__EXTRACTED MATERIAL__
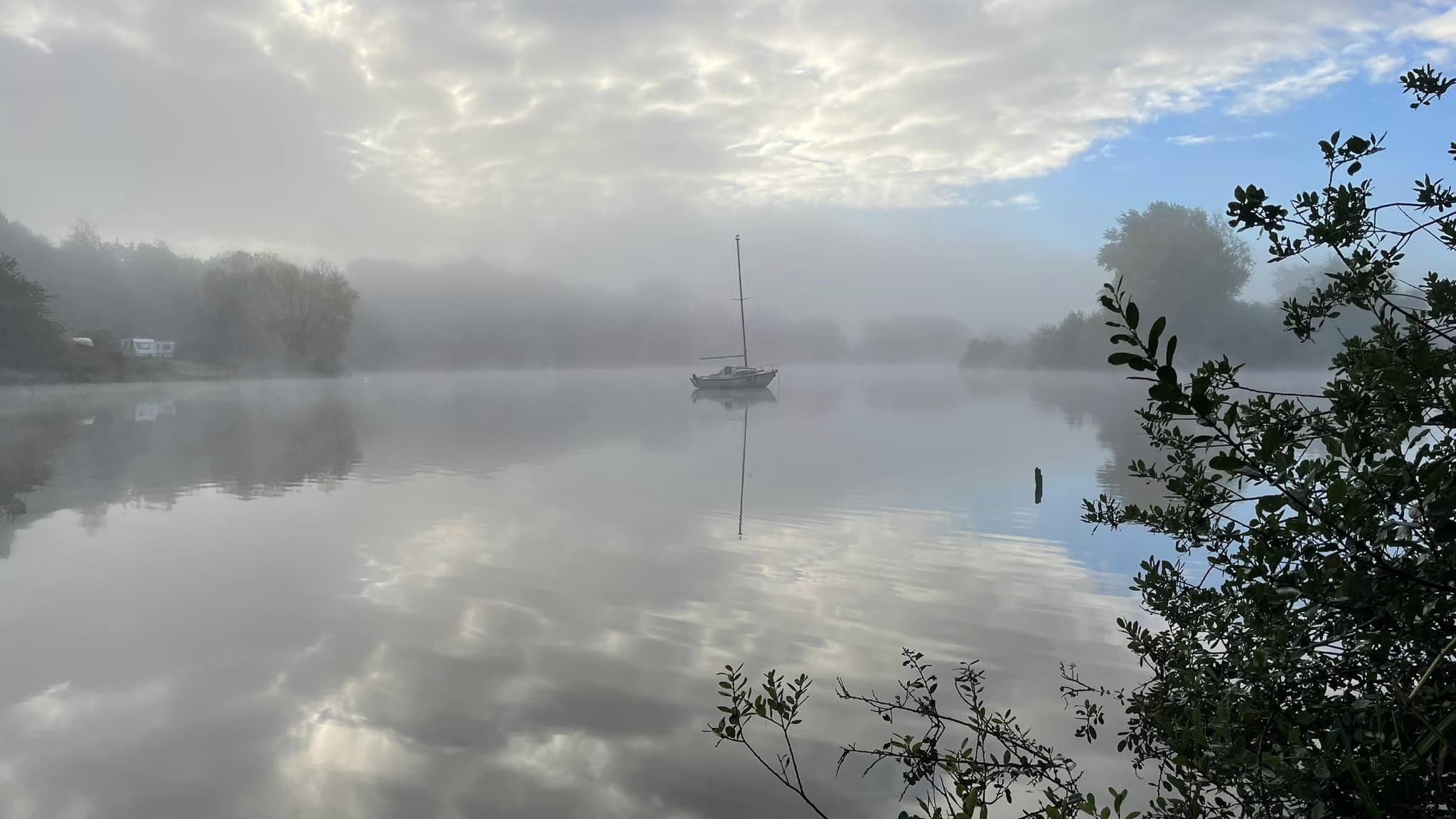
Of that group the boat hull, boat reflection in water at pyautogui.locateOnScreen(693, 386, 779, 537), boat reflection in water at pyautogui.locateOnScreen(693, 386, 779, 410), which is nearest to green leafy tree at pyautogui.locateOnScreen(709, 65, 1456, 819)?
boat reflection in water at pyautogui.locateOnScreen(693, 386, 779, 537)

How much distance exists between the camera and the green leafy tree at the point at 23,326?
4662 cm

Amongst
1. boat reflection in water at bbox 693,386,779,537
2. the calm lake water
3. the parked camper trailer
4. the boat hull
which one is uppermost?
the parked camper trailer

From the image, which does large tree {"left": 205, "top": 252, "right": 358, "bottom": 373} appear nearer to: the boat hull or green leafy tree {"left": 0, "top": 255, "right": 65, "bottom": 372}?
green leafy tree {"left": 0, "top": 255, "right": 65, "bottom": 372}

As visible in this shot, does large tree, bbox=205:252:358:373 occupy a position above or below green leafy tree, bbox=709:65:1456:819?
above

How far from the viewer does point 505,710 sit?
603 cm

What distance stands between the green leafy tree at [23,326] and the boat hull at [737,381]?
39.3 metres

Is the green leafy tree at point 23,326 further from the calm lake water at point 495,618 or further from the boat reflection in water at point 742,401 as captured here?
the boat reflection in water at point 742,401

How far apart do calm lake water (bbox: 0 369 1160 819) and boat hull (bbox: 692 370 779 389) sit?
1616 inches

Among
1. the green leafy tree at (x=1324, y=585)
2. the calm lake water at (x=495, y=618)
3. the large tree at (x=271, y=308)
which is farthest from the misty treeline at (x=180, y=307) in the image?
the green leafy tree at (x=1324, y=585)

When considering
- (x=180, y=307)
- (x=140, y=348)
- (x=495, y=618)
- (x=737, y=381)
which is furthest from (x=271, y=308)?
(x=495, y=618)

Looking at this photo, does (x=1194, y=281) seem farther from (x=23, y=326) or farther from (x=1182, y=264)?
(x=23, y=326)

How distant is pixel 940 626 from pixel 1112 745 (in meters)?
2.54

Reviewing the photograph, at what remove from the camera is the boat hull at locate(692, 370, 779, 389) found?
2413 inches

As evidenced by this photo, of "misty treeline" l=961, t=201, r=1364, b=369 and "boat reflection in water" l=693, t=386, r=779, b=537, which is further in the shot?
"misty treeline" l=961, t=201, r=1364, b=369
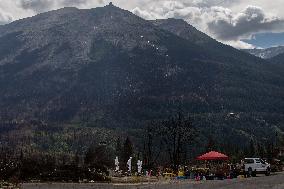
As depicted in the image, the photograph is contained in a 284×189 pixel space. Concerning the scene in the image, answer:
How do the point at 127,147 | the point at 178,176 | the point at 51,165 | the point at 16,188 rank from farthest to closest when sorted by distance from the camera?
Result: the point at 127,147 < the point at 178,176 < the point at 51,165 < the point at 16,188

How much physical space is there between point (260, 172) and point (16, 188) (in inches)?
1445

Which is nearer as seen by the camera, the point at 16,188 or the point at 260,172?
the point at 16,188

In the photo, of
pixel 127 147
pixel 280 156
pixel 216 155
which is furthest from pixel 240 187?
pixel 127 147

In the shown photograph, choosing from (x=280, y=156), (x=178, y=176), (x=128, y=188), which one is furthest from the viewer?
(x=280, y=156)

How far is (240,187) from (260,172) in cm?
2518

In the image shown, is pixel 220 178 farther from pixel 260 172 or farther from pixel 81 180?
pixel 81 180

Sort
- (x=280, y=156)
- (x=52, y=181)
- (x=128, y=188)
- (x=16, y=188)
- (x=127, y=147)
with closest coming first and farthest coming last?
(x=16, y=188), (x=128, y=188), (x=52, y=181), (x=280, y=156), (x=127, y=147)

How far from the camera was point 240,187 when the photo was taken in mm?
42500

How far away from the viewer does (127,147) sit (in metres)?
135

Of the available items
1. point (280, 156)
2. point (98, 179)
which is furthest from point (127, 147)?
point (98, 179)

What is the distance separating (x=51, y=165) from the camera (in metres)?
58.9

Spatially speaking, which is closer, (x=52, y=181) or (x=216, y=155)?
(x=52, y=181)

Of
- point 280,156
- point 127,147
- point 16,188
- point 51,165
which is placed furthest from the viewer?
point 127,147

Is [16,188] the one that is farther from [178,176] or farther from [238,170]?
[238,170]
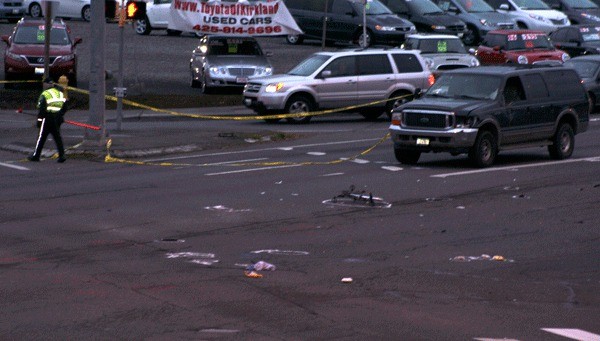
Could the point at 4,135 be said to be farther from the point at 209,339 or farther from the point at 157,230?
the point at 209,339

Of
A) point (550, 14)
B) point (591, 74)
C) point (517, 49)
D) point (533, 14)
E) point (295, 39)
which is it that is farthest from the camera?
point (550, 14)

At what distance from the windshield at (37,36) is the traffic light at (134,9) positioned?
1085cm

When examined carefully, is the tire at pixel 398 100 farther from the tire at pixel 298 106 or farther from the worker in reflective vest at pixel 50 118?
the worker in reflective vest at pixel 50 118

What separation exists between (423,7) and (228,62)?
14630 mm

__GIVEN INSTRUCTION__
Present the entries from the start through the line containing "1616 inches", inclusive, as a Markdown table with the columns Row and Line. Omit blank lines and leave the pictures out.

__EXPECTED OUTPUT__
| Row | Line |
|---|---|
| 1 | Of that group the boat hull, boat reflection in water at pyautogui.locateOnScreen(693, 386, 779, 537), boat reflection in water at pyautogui.locateOnScreen(693, 386, 779, 410), which is nearest to green leafy tree at pyautogui.locateOnScreen(709, 65, 1456, 819)? |
| 2 | boat reflection in water at pyautogui.locateOnScreen(693, 386, 779, 537) |
| 3 | How much distance exists between the camera and the green leafy tree at the point at 23,326? |
| 4 | 4662 cm |
| 5 | Amongst |
| 6 | 1. boat reflection in water at bbox 693,386,779,537 |
| 7 | 2. the calm lake water |
| 8 | 3. the parked camper trailer |
| 9 | 4. the boat hull |
| 10 | which one is uppermost? |
| 11 | the parked camper trailer |
| 12 | From the image, which does large tree {"left": 205, "top": 252, "right": 358, "bottom": 373} appear nearer to: the boat hull or green leafy tree {"left": 0, "top": 255, "right": 65, "bottom": 372}? |
| 13 | green leafy tree {"left": 0, "top": 255, "right": 65, "bottom": 372} |
| 14 | As visible in this shot, does large tree, bbox=205:252:358:373 occupy a position above or below green leafy tree, bbox=709:65:1456:819? |
| 15 | above |
| 16 | How far from the viewer does point 505,710 sit? |
| 17 | 603 cm |
| 18 | What distance stands between the green leafy tree at [23,326] and the boat hull at [737,381]? |
| 19 | 39.3 metres |
| 20 | Is the green leafy tree at point 23,326 further from the calm lake water at point 495,618 or further from the boat reflection in water at point 742,401 as captured here? |
| 21 | the boat reflection in water at point 742,401 |
| 22 | How far apart do calm lake water (bbox: 0 369 1160 819) and boat hull (bbox: 692 370 779 389) sit? |
| 23 | 1616 inches |